## ABOUT THIS TASK
Copy the lines of the material word for word, from the line containing "in 2018-19 greater" through the line containing "turnover in a year", including both of those lines.

## EXTRACTED MATERIAL
*** Block opens ***

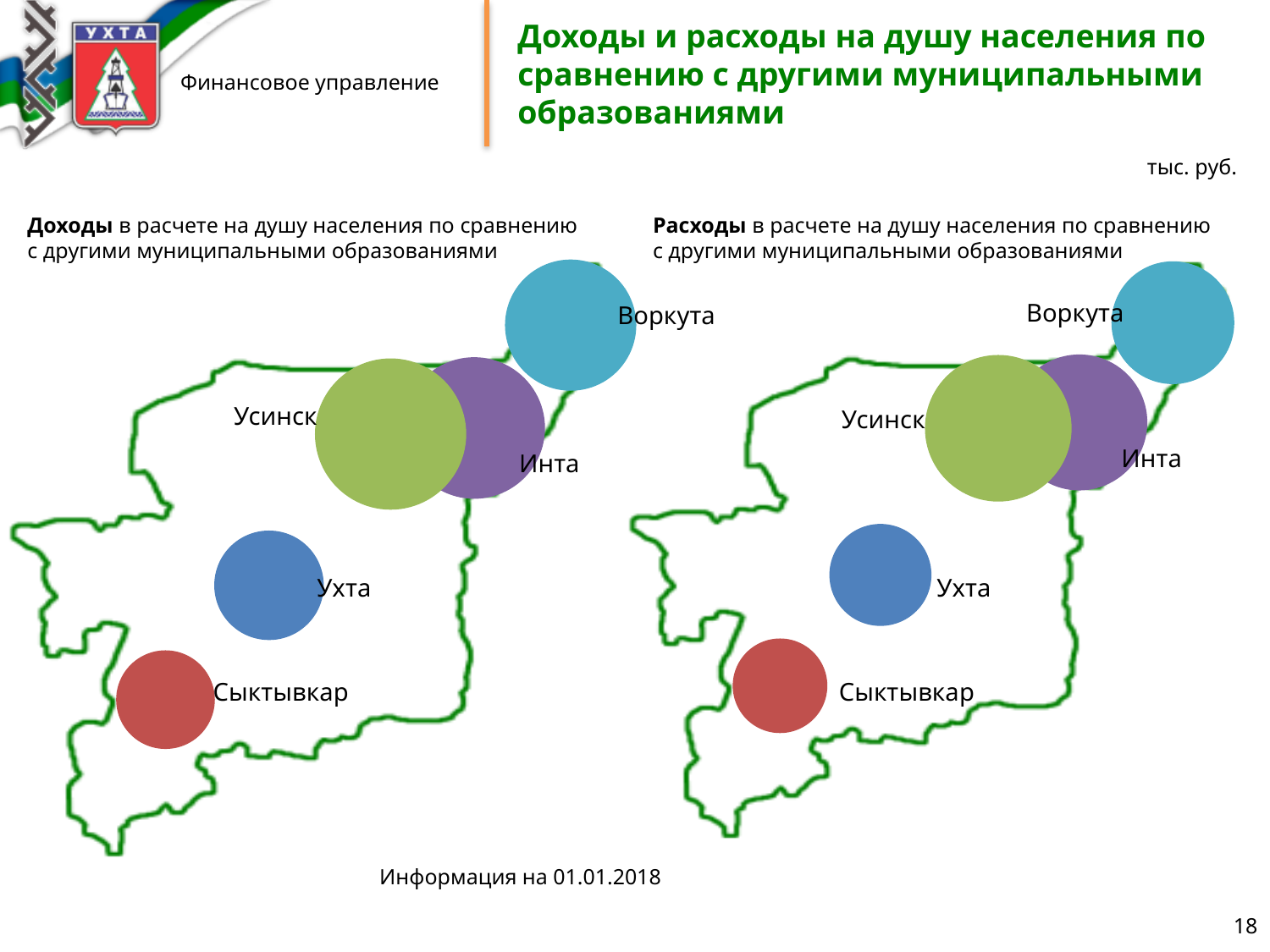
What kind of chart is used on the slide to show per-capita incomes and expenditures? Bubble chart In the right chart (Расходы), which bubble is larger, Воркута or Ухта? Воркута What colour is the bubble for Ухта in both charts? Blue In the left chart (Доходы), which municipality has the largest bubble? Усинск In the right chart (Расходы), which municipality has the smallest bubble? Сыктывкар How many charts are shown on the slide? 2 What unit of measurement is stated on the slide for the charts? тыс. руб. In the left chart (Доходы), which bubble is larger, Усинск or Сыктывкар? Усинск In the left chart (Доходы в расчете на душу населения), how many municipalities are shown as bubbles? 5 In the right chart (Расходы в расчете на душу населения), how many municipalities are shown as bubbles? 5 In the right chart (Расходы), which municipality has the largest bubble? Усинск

*** Block closes ***
*** Block opens ***

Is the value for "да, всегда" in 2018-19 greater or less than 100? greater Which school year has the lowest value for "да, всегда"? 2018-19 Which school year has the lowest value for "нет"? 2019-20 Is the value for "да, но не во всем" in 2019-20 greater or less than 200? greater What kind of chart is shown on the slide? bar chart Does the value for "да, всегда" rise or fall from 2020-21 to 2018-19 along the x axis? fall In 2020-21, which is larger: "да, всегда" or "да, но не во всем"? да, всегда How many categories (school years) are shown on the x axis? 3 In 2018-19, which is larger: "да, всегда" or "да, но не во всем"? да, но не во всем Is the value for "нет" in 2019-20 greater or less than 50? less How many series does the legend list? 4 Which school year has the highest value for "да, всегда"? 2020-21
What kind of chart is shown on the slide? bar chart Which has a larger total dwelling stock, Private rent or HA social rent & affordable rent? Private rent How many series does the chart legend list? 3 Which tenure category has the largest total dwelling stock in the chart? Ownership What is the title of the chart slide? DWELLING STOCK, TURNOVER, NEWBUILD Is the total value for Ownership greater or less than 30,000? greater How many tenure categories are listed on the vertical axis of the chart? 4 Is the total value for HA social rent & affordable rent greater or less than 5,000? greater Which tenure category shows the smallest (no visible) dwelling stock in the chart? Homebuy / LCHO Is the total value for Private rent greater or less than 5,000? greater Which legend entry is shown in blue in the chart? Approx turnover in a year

*** Block closes ***
*** Block opens ***

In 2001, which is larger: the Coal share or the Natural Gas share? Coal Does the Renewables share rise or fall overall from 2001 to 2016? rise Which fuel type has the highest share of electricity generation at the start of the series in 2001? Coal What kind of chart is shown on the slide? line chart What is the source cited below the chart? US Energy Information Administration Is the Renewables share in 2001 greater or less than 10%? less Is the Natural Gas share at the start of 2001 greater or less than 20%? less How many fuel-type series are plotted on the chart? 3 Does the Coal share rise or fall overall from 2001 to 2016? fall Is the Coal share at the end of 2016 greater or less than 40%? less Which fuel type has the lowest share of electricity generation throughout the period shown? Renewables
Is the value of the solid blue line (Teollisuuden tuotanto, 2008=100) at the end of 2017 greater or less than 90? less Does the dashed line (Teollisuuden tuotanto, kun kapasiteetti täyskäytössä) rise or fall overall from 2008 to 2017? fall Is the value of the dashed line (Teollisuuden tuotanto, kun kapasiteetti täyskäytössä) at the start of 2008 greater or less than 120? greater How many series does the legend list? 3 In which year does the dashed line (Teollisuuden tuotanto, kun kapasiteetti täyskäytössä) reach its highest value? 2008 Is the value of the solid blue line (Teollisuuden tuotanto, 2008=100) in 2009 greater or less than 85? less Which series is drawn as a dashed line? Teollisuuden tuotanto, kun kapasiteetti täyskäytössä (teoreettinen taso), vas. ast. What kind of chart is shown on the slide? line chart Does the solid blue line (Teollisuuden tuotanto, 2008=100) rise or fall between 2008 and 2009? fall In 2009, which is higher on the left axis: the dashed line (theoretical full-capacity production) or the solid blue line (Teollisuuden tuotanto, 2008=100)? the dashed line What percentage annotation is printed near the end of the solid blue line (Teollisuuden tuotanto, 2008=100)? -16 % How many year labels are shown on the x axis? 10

*** Block closes ***

## THE COMPLETED TASK
Is the value for "да, всегда" in 2018-19 greater or less than 100? greater Which school year has the lowest value for "да, всегда"? 2018-19 Which school year has the lowest value for "нет"? 2019-20 Is the value for "да, но не во всем" in 2019-20 greater or less than 200? greater What kind of chart is shown on the slide? bar chart Does the value for "да, всегда" rise or fall from 2020-21 to 2018-19 along the x axis? fall In 2020-21, which is larger: "да, всегда" or "да, но не во всем"? да, всегда How many categories (school years) are shown on the x axis? 3 In 2018-19, which is larger: "да, всегда" or "да, но не во всем"? да, но не во всем Is the value for "нет" in 2019-20 greater or less than 50? less How many series does the legend list? 4 Which school year has the highest value for "да, всегда"? 2020-21
What kind of chart is shown on the slide? bar chart Which has a larger total dwelling stock, Private rent or HA social rent & affordable rent? Private rent How many series does the chart legend list? 3 Which tenure category has the largest total dwelling stock in the chart? Ownership What is the title of the chart slide? DWELLING STOCK, TURNOVER, NEWBUILD Is the total value for Ownership greater or less than 30,000? greater How many tenure categories are listed on the vertical axis of the chart? 4 Is the total value for HA social rent & affordable rent greater or less than 5,000? greater Which tenure category shows the smallest (no visible) dwelling stock in the chart? Homebuy / LCHO Is the total value for Private rent greater or less than 5,000? greater Which legend entry is shown in blue in the chart? Approx turnover in a year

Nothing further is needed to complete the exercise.